* [TASK INPUTS]
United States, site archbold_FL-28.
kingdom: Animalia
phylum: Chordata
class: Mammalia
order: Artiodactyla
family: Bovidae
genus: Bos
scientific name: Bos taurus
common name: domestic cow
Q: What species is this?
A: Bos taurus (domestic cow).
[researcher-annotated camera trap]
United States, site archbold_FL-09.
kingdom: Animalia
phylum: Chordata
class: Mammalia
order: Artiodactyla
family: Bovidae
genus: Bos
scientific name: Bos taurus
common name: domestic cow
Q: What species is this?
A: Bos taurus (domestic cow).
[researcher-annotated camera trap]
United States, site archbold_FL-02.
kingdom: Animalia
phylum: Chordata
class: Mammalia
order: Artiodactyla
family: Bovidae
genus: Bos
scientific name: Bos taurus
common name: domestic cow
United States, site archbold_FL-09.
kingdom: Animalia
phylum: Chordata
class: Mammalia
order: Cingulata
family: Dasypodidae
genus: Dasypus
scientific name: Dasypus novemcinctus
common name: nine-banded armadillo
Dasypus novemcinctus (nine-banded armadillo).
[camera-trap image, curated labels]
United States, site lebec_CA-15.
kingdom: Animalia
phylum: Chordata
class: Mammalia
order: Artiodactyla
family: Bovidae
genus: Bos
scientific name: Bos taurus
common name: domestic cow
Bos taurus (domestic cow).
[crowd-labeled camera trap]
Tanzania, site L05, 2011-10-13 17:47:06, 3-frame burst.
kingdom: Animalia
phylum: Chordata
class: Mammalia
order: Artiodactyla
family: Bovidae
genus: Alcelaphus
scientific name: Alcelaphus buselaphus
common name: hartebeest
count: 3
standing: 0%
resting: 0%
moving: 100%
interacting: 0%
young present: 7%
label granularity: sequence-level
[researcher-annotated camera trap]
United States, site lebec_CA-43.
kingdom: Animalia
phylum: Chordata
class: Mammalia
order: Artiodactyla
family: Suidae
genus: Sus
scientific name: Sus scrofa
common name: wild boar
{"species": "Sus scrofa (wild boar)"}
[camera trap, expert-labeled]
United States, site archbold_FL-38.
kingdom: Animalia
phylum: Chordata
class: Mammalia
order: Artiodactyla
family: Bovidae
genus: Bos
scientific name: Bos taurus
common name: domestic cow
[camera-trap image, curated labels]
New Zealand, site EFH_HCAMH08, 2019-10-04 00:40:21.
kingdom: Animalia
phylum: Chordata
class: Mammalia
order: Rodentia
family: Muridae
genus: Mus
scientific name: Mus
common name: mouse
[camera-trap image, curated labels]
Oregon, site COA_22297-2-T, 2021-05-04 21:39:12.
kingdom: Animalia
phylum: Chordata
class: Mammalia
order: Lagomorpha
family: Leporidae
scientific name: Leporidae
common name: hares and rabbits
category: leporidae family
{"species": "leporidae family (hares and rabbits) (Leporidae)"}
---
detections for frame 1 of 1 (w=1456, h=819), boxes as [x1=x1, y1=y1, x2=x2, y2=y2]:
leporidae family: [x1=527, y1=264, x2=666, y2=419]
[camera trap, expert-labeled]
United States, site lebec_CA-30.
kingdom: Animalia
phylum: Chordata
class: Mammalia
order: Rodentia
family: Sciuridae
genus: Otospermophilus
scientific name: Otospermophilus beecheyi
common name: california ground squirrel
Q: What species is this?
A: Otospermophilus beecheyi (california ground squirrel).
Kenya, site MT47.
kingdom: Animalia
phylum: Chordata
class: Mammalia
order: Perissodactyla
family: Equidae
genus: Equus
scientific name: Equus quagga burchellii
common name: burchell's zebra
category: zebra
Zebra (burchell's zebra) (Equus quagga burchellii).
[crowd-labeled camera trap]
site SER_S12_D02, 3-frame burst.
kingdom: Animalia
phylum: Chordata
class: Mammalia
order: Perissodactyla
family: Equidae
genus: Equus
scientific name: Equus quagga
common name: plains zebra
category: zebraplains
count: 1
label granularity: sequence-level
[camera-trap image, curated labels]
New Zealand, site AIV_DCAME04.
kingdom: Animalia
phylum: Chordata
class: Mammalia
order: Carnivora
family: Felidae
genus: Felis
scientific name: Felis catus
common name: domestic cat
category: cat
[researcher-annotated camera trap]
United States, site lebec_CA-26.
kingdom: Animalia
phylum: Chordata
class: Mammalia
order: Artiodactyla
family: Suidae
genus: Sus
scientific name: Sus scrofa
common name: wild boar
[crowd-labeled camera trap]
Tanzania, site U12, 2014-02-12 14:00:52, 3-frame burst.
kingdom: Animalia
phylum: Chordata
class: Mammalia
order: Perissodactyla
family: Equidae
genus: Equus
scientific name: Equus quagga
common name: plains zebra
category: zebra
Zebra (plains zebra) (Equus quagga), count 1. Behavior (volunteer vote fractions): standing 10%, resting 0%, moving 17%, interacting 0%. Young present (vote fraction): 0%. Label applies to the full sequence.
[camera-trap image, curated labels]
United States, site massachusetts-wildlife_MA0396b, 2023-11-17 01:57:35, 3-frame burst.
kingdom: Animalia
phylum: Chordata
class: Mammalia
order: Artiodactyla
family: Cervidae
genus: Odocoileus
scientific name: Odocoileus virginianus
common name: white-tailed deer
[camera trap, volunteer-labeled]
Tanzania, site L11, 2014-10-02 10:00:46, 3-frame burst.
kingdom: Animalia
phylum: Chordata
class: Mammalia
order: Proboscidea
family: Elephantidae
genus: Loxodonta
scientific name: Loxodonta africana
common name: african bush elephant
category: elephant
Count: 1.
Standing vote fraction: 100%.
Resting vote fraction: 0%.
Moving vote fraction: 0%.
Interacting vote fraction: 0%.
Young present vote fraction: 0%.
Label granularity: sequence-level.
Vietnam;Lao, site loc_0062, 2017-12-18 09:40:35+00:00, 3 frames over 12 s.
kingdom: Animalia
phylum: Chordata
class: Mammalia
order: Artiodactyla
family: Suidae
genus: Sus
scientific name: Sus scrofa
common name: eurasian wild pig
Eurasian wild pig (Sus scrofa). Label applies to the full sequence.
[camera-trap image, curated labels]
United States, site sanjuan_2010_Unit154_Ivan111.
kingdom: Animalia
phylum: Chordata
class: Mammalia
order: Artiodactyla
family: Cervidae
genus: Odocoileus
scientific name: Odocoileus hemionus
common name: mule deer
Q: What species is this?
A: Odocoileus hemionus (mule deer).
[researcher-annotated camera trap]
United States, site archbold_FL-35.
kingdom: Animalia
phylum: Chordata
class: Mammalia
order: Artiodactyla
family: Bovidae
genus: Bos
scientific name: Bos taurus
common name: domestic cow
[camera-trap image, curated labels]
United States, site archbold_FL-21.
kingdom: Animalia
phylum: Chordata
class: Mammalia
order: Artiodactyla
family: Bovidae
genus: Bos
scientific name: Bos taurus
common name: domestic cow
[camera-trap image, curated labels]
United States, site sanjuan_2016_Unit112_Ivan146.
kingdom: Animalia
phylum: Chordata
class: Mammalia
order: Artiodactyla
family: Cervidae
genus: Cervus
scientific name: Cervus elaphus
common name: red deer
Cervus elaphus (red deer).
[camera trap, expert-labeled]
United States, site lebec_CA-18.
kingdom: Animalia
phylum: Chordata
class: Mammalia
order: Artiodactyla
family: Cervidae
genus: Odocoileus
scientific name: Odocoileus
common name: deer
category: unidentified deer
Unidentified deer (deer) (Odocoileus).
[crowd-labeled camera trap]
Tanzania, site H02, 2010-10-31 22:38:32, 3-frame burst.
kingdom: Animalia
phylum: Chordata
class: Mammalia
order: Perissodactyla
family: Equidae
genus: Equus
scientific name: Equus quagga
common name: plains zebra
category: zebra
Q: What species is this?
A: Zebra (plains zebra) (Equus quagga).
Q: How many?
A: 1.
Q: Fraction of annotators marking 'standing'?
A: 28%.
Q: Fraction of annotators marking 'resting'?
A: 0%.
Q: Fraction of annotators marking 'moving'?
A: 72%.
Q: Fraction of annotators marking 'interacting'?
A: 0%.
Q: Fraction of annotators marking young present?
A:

* [WHAT THE TASK REQUIRES]
Word for word, reproduce the lines of the listing from the first one through the line containing "resting: 0%", and no more.

* [SOLUTION TO THE PROBLEM]
United States, site archbold_FL-28.
kingdom: Animalia
phylum: Chordata
class: Mammalia
order: Artiodactyla
family: Bovidae
genus: Bos
scientific name: Bos taurus
common name: domestic cow
Q: What species is this?
A: Bos taurus (domestic cow).
[researcher-annotated camera trap]
United States, site archbold_FL-09.
kingdom: Animalia
phylum: Chordata
class: Mammalia
order: Artiodactyla
family: Bovidae
genus: Bos
scientific name: Bos taurus
common name: domestic cow
Q: What species is this?
A: Bos taurus (domestic cow).
[researcher-annotated camera trap]
United States, site archbold_FL-02.
kingdom: Animalia
phylum: Chordata
class: Mammalia
order: Artiodactyla
family: Bovidae
genus: Bos
scientific name: Bos taurus
common name: domestic cow
United States, site archbold_FL-09.
kingdom: Animalia
phylum: Chordata
class: Mammalia
order: Cingulata
family: Dasypodidae
genus: Dasypus
scientific name: Dasypus novemcinctus
common name: nine-banded armadillo
Dasypus novemcinctus (nine-banded armadillo).
[camera-trap image, curated labels]
United States, site lebec_CA-15.
kingdom: Animalia
phylum: Chordata
class: Mammalia
order: Artiodactyla
family: Bovidae
genus: Bos
scientific name: Bos taurus
common name: domestic cow
Bos taurus (domestic cow).
[crowd-labeled camera trap]
Tanzania, site L05, 2011-10-13 17:47:06, 3-frame burst.
kingdom: Animalia
phylum: Chordata
class: Mammalia
order: Artiodactyla
family: Bovidae
genus: Alcelaphus
scientific name: Alcelaphus buselaphus
common name: hartebeest
count: 3
standing: 0%
resting: 0%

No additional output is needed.